Since the Super Bowl cancelled roleplaying and we had nothing particular to do this past weekend, we decided to do something I've always wanted to try: watching a whole season of 24 straight through. Well, not completely straight through -- we didn't do it in one sitting! I'm not strong enough for that, though I really wonder what it'd be like. But we started Friday evening and finished Sunday afternoon, without watching anything else in between.
Because of the crush of stuff to do we have fallen several seasons behind on 24, which we allowed ourselves to do because it's more fun to watch on DVD anyway. So we watched season 4. If you haven't seen that, spoilers may follow. Season 4, in case you don't recall, introduces Secretary of Defense Heller and his daughter Audrey.
I definitely enjoyed this season and I felt like watching it back to back enhances it more than the suspense of having to wait a week does. I liked it better than season 2 (which was nicely plotted, but veered too far into unbelievability at times) and season 3 (which felt scattered to me, though that might be my fault, I was a little scattered watching it; never figured out if it was unfocused and that's why my interest faded, or if my scattered attention is what made it seem unfocused).

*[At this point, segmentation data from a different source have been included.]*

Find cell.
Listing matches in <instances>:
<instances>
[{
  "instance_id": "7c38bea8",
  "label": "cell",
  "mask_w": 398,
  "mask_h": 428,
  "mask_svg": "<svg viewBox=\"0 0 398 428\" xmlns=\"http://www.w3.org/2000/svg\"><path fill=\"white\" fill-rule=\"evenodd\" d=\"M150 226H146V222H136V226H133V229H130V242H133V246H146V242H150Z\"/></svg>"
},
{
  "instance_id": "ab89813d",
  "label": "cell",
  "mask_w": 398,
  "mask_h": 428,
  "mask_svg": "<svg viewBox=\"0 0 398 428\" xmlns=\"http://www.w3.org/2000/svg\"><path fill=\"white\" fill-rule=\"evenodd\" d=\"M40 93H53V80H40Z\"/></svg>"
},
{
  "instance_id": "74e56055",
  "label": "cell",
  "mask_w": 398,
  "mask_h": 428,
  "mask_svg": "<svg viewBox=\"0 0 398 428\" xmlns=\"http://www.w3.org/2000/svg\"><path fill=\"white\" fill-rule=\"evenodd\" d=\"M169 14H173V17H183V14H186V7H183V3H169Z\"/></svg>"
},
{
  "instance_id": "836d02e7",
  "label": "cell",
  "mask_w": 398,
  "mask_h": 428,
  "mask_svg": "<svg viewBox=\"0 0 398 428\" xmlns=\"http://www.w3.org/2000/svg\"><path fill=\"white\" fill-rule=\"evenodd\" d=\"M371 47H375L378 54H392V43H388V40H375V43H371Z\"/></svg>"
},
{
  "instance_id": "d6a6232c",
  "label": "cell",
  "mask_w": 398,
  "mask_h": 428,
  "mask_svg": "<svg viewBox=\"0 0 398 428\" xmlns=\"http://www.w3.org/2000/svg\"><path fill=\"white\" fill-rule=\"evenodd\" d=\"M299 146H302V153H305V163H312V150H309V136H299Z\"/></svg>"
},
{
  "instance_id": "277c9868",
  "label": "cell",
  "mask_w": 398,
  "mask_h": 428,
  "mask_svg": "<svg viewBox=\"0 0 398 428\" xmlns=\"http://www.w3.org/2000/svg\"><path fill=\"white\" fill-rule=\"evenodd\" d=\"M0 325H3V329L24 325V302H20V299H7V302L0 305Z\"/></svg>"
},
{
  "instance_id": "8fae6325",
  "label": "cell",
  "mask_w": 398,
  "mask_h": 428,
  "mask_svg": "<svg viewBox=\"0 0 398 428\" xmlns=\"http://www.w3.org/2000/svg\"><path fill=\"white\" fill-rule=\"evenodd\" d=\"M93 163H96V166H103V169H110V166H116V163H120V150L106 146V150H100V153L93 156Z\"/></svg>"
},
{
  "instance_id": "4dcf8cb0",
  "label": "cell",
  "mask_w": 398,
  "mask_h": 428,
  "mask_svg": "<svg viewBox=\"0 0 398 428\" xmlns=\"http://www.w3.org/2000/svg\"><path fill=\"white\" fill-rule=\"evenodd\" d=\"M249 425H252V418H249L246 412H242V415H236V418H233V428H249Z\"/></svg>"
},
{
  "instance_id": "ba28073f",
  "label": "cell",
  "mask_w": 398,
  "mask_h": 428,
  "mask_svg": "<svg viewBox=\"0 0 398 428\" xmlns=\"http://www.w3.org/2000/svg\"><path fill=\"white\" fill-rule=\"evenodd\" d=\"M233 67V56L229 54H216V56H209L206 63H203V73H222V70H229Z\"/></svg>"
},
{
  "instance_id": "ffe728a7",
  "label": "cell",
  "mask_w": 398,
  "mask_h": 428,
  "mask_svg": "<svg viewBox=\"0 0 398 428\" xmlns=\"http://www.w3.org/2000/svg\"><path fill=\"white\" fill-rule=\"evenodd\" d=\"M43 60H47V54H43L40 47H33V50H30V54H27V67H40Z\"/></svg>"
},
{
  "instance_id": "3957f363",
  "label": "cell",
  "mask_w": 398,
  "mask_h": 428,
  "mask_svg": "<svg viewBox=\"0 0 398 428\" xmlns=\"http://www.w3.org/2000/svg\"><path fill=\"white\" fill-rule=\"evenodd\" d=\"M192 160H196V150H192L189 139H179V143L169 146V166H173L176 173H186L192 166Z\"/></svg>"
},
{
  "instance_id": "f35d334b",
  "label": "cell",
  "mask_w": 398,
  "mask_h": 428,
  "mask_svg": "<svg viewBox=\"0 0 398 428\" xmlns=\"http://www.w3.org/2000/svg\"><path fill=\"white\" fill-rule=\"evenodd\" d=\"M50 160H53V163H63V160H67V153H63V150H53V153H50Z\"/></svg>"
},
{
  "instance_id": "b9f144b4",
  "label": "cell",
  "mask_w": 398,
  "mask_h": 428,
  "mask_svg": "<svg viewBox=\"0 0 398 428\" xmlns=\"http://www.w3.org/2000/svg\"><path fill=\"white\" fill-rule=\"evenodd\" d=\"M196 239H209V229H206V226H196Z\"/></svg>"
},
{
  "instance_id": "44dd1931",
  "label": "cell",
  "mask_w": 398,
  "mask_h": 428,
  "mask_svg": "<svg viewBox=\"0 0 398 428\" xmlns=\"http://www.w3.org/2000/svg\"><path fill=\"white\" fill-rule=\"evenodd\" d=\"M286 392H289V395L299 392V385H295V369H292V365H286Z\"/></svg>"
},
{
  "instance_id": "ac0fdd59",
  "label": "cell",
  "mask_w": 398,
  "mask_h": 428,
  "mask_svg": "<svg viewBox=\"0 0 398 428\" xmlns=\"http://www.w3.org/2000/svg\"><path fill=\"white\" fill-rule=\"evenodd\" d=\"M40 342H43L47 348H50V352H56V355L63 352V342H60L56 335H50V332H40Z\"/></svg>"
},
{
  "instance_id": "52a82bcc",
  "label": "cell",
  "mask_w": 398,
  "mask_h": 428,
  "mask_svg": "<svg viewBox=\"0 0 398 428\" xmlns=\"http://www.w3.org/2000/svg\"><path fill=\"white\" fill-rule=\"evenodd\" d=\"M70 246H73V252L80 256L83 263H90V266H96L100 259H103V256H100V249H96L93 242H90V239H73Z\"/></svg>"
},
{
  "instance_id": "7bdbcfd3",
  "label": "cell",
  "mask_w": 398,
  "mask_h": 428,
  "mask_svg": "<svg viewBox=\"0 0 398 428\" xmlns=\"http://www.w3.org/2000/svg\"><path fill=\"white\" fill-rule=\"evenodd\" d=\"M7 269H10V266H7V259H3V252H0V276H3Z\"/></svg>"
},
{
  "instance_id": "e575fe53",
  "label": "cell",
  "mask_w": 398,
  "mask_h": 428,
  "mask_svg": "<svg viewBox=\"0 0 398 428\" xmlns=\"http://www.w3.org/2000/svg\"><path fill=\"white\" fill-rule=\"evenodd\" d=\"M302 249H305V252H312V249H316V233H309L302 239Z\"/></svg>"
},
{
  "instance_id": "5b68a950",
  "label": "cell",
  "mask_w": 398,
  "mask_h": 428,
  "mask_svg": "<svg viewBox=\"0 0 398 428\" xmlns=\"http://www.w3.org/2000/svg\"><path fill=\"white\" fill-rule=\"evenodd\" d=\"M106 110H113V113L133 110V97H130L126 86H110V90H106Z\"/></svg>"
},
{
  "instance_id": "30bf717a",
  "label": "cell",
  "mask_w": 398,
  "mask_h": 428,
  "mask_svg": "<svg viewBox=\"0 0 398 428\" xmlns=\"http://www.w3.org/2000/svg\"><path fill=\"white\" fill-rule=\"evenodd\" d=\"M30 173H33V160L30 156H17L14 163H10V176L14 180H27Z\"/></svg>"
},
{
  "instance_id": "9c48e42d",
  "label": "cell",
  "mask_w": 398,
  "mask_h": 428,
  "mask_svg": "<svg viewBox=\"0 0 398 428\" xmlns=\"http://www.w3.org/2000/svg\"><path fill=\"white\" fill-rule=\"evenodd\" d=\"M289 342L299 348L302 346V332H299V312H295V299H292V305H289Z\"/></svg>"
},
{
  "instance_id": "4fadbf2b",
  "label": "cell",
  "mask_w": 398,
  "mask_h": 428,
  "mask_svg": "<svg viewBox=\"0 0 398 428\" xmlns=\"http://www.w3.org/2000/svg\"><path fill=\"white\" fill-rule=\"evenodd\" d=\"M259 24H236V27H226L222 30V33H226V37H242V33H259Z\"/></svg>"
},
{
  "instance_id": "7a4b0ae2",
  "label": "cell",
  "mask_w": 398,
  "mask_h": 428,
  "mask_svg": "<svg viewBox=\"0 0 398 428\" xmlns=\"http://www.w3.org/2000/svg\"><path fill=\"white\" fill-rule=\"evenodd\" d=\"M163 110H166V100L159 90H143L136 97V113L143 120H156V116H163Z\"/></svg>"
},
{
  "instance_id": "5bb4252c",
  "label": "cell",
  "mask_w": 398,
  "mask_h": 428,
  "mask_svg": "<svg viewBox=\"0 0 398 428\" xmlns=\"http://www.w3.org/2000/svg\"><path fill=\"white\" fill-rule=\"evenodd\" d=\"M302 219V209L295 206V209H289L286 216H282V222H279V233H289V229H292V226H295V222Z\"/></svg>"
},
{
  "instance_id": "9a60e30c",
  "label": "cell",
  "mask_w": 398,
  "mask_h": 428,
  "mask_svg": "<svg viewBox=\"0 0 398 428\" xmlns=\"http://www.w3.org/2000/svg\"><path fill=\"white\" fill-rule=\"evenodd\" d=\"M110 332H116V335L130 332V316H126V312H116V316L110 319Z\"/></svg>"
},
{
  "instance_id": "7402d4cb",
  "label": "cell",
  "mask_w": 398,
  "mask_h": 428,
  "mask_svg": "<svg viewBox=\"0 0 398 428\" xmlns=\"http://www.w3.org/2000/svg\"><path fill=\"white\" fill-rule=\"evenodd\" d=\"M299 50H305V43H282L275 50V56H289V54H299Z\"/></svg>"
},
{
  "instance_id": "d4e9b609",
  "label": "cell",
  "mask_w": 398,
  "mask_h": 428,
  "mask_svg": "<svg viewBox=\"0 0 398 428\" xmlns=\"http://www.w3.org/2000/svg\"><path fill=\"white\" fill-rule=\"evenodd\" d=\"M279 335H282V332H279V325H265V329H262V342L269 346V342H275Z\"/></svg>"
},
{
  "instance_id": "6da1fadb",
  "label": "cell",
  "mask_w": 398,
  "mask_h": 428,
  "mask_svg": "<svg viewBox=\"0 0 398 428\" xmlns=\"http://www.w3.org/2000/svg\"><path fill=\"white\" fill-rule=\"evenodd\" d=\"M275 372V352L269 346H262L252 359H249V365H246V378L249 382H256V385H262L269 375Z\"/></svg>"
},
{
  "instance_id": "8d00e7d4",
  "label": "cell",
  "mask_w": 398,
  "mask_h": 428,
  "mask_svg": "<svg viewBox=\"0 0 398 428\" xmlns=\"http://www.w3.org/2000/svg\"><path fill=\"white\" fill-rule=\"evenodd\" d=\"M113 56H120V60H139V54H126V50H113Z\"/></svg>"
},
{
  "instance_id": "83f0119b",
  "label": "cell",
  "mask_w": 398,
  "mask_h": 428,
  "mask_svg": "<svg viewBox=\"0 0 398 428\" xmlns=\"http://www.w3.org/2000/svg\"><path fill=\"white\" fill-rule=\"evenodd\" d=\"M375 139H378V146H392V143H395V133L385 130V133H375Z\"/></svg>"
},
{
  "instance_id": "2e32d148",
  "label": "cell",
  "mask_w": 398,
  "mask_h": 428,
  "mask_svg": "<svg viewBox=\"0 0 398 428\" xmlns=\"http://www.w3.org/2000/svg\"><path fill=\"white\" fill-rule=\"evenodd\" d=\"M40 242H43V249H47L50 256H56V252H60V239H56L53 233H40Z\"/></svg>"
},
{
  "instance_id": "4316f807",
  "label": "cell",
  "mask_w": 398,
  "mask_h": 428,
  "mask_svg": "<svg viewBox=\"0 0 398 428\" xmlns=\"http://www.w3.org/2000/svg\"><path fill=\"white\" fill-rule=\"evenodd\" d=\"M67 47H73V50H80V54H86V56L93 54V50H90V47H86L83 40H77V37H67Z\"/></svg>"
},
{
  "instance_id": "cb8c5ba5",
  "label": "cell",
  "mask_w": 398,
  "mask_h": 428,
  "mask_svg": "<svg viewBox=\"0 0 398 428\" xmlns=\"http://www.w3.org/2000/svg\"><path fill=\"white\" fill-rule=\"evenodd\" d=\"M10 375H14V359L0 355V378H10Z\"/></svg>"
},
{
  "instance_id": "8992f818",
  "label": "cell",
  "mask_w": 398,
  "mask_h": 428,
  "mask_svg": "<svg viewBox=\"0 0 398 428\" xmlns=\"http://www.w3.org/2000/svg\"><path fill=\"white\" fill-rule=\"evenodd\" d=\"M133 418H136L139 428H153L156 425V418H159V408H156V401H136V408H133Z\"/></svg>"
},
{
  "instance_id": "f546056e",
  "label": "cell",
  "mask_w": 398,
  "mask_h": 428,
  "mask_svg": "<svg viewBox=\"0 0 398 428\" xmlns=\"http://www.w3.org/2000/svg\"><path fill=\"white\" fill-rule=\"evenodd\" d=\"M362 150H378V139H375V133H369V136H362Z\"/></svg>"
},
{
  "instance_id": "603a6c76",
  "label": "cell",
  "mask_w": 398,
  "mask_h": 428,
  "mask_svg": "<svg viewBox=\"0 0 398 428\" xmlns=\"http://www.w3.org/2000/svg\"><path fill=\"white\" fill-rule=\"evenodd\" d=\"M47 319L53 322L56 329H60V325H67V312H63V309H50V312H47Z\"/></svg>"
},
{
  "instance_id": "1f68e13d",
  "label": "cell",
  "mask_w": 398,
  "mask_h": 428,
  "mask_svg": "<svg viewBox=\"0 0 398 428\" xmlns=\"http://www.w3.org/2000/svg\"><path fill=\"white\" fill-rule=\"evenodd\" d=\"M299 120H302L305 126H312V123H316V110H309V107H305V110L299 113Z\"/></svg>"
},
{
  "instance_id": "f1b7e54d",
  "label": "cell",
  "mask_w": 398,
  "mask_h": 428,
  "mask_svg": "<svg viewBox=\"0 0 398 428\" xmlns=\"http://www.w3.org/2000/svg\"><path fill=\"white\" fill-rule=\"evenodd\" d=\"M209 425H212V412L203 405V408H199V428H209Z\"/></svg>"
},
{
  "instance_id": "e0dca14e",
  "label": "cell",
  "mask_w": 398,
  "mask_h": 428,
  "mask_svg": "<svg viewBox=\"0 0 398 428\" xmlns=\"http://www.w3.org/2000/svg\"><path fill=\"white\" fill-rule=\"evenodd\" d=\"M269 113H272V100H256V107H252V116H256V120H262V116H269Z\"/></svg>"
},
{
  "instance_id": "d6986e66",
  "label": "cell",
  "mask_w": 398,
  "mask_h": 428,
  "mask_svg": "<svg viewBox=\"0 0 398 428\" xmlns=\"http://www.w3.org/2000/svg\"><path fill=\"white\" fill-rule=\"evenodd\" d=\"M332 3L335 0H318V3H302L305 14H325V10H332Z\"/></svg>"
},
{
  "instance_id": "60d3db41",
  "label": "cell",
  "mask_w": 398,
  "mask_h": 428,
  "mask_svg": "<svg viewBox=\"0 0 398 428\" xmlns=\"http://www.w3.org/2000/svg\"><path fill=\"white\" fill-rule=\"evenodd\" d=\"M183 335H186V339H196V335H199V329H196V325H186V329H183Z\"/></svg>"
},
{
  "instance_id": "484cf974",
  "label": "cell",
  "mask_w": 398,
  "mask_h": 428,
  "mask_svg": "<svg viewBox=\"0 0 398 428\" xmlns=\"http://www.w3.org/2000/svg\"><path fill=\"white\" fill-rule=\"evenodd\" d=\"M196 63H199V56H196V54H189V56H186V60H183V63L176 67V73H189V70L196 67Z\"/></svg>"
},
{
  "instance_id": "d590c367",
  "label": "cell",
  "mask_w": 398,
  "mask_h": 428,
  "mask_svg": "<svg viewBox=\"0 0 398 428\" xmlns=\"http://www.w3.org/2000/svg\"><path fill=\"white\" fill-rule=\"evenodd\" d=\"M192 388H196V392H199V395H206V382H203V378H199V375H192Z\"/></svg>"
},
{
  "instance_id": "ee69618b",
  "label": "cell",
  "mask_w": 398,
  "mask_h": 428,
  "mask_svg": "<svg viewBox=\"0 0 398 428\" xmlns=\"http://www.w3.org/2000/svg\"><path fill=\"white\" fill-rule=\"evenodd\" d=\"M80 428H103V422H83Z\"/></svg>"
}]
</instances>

Season 1 of course had that "first season" freshness and it didn't pull any punches or pander to its audience. On the other hand, its plot was a little uneven. For good reason: they only got a greenlight for 13 episodes with a hope to renew for the other 11, and in a decision that every science fiction fan can get behind, decided to set the story up so it would have a satisfactory ending after 13 episodes. Naturally they put hooks in for the other half, but of course the priority was on the episodes they had approved, to make sure they were good enough to get the renewal. Plus they couldn't get actor contracts through the whole season for all the incidental characters so they couldn't count on actors remaining available, and killed off some of the characters earlier than might have ultimately been ideal. So there was a bit of a lull in the middle of the season, then a few dumb plot twists (don't remind me about the amnesia bit!) before it wrapped up for a great ending. One can't help wonder how great season 1 could have been if they'd had the greenlight for all 24, but you can't blame the creators for the flaws.
Season 4 had tight plotting that knitted together a lot of stuff into a single story with a lot of twists but nothing (well, almost) that didn't follow from earlier stuff. There's hints in the early episodes about things that don't become clear until much later, and it's fun trying to figure out where it's going. It was also enjoyable to start with only a few characters from previous seasons (Jack, Chloe, Erin Driscoll, and President Keeler) and then start seeing others appear, but with each one being a plot twist of its own. And I loved the dynamic between Chloe and Edgar -- the scene near the end where they talk about Chloe's lack of emotional fallout from her activities in the field was precious.
One thing I can fault this season with, though, was a decidedly conservative slant on a few things. I should not be, and am not, really surprised that Fox would nudge the show in that direction, but it was still a bit jarring when it happened, especially given how liberal-leaning earlier seasons were (particularly in the person of Senator and then President Palmer). We saw a fair amount of it in Secretary Heller, who was definitely a conservative and who often got to depict his views in clear, strong words against others (most notably his son) who depicted their side extremely poorly. Heller also had the advantage of being put into fictional circumstances which justified all his attitudes and gave him a chance to be noble and heroic as he espoused them.
But where they got really heavy-handed was later in the season when they brought in an Amnesty Global (a very thin disguise for Amnesty International) lawyer working (unwittingly, at least) for the terrorists by demanding due process for a captive in CTU's custody. Our heroes needed to torture this suspect since he was their only lead on the terrorists (and we can set aside for the moment how torture gets good intel on TV shows like 24 but not in real life, since that's true no matter what the show's political leanings are). Eventually Jack had to go renegade just to torture the guy. The story didn't really follow what happened to him after that.
The show depicted this suspect as being able to almost but not quite get off entirely because he claimed that he had no connections to the terrorists. But CTU agents (quite a few of them) plainly saw him having cordial relations with the one he later claimed he did not know, and who attacked him and tried to steal his boat. Inexplicably, no one called him on this issue, nor on the fact that he was lying to law enforcement agencies.
Nothing in this would have forced him to tell them what they needed to know, of course. But the show depicted it as if CTU barely even had grounds to hold him. Realistically, even the Amnesty "Global" lawyer, on learning that the suspect had been seen by multiple credible witnesses doing business with a known terrorist responsible for attacks on US citizens on US soil, and then lied about it to law enforcement in his presence, would have advised his client to come clean and divulge whatever information he had in order to substantially reduce his sentence. (Brenda Lee from The Closer would have had him singing in five seconds without even looking cross at him.)
It didn't really ruin my enjoyment of the show; bigger plot holes get dodged like flying bullets in every act. But I hope that it doesn't continue to escalate in later seasons.